In which two deployment models are customers responsible for managing operating systems that host applications? A. software as a service (SaaS) B. platform as a service (PaaS) C. infrastructure as a service (IaaS) D. on-premises

C and D Operating systems are managed by customers when using IaaS or an on-premises deployments. The operating systems are not accessible in PaaS and SaaS deployments.

What can you use to automatically detect performance anomalies for web apps? Select only one answer. A. Azure DevOps B. Azure Cognitive Services C. Azure Advisor D. Azure Application Insights

D Application Insights is a feature of Azure Monitor that allows you to monitor running applications, automatically detect performance anomalies, and use built-in analytics tools to see what users do on an app.

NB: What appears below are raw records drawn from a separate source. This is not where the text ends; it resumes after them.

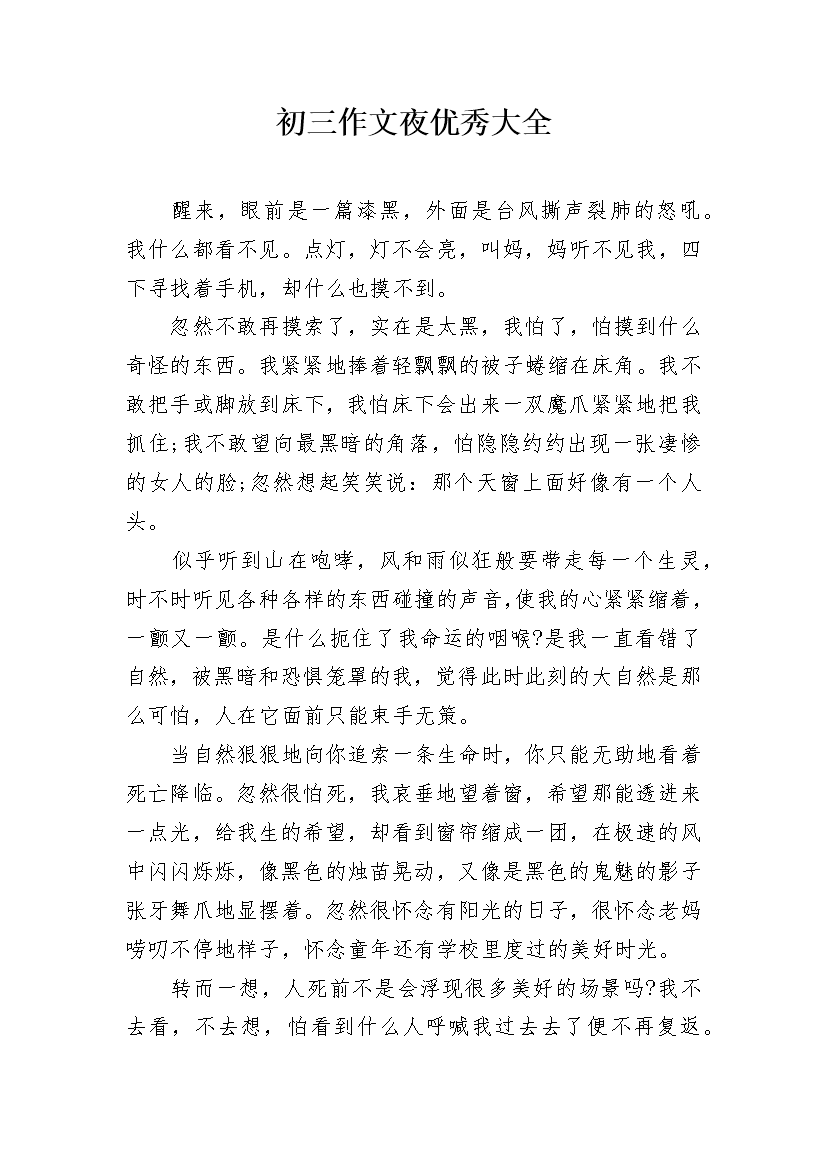 初三作文夜优秀大全

醒来，眼前是一篇漆黑，外面是台风撕声裂肺的怒吼。我什么都看不见。点灯，灯不会亮，叫妈，妈听不见我，四下寻找着手机，却什么也摸不到。

忽然不敢再摸索了，实在是太黑，我怕了，怕摸到什么奇怪的东西。我紧紧地捧着轻飘飘的被子蜷缩在床角。我不敢把手或脚放到床下，我怕床下会出来一双魔爪紧紧地把我抓住;我不敢望向最黑暗的角落，怕隐隐约约出现一张凄惨的女人的脸;忽然想起笑笑说：那个天窗上面好像有一个人头。

似乎听到山在咆哮，风和雨似狂般要带走每一个生灵，时不时听见各种各样的东西碰撞的声音,使我的心紧紧缩着，一颤又一颤。是什么扼住了我命运的咽喉?是我一直看错了自然，被黑暗和恐惧笼罩的我，觉得此时此刻的大自然是那么可怕，人在它面前只能束手无策。

当自然狠狠地向你追索一条生命时，你只能无助地看着死亡降临。忽然很怕死，我哀垂地望着窗，希望那能透进来一点光，给我生的希望，却看到窗帘缩成一团，在极速的风中闪闪烁烁，像黑色的烛苗晃动，又像是黑色的鬼魅的影子张牙舞爪地显摆着。忽然很怀念有阳光的日子，很怀念老妈唠叨不停地样子，怀念童年还有学校里度过的美好时光。

转而一想，人死前不是会浮现很多美好的场景吗?我不去看，不去想，怕看到什么人呼喊我过去去了便不再复返。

[Answer choice] are physically separate datacenters within an Azure region. A. Geographies B. Region pairs C. Resource groups D. Availability zones

D Availability zones are physically separate datacenters within an Azure region. Each availability zone is made up of one or more datacenters equipped with independent power, cooling, and networking.

Which storage service offers fully managed file shares in the cloud that are accessible by using Server Message Block (SMB) protocol? A. Azure Disk Storage B. Azure Table storage C. Azure Queue Storage D. Azure Files

D Azure Files offers fully managed file shares in the cloud with shares that are accessible by using Server Message Block (SMB) protocol. Mounting Azure file shares is just like connecting to shares on a local network.

What can you use to ensure that a user can only access applications from compliant devices? A. single sign-on (SSO) B. multi-factor authentication (MFA) C. hybrid identity D. Conditional Access

D Conditional Access is a tool that Azure AD uses to allow or deny access to resources based on identity signals, such as the device being used. SSO enables a user to sign in one time and use that credential to access multiple resources and applications from different providers. MFA is a process whereby a user is prompted during the sign-in process for an additional form of identification. Hybrid identity solutions create a common user identity for authentication and authorization to all resources, regardless of location.

What Azure AD feature can you use to configure security authentication that requires users to use their mobile phone to sign in? A. Microsoft Defender for Cloud B. Microsoft Entra Verified ID C. Azure Information Protection (AIP) D. multi-factor authentication (MFA)

D MFA is the concept of requiring something more than only a password to sign in to an application. You can use the mobile phone to receive a phone call, text, or a code to get authenticated.

Which Azure compute service can you use to deploy and manage a set of identical virtual machines? A. availability sets B. availability zones C. Azure Container Instances D. Azure Virtual Machine Scale Sets

D Virtual Machine Scale Sets are an Azure compute resource that you can use to deploy and manage and scale a set of identical virtual machines.